Warning to other farmers! Please read to protect yourself!
Erica at Mountaineer Food Bank called us and requested to purchase as much food as we could grow for 3 years, citing a 3.3 million dollar LFPA grant award. MFB now indicates they feel they have no obligation to follow through with the huge order they placed with our farm. We feel compelled to share our story so other farms are aware of what can happen.
When Erica contacted me to place the order, I expressed concer regarding quantities they would be able to purchase and Erica assured me the need is massive and “NO FOOD WILL BE TURNED AWAY”.
Farmer Kent was excited to have this opportunity of a lifetime! Almost too good to be true but he seized the moment and immediately began preparing the farm for expansion!We hired a full time worker, several seasonal workers and spent probably $20,000 to make new fields and purchase supplies.
If MFB does not purchase the food they ordered, we will have no place to sell this large volume.
We have requested that Mountaineer Food Bank meet with all the farmers they contacted to grow food for this grant and do production planning so we all know what each farm is expected to supply. Mountaineer Food Bank isn’t willing to engage in production planning. It isn’t fair to expect farmers to operate like this.
We have been contacted by several other farmers who say MFB did the same thing to them.
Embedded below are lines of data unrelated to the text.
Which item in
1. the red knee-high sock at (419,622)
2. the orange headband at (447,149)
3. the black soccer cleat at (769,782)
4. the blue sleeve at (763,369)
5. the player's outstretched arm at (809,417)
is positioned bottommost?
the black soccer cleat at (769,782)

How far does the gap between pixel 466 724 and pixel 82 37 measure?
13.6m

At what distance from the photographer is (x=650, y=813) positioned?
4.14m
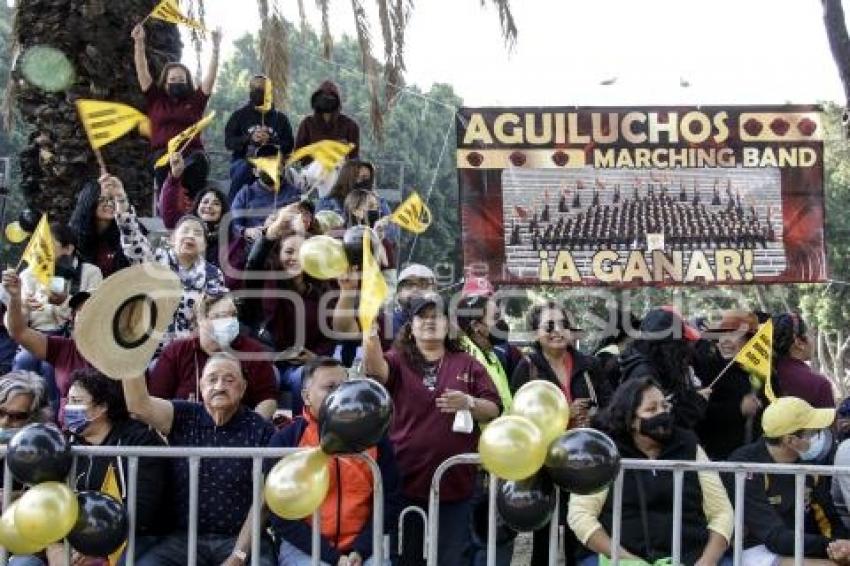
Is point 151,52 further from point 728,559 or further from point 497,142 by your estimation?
point 728,559

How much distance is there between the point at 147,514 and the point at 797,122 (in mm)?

We have been very transparent about challenges we face as a small farm. Like all farmers in WV, we have dealt with droughts, floods, freezes, deer destruction, and the list goes on. But all those things are expected. Who would think a FOOD BANK, of all places, would do this to farmers?
Placing huge orders and then not following through could put farmers out of business and weaken the food system of a state that is already struggling with poverty and is on the food desert list!
The photos were taken at the beginning of the program when everything was going quite well before all hell broke loose!
Farmer Kent renting an excavator to make new fields, workers with the beautiful berries they picked, Farmer Kent and Jennifer on the first delivery of strawberries to MFB that we were so excited about and a load of summer veggies on the way to God’s Way Home Inc. in Rainelle, WV, that was immensely appreciated by that community.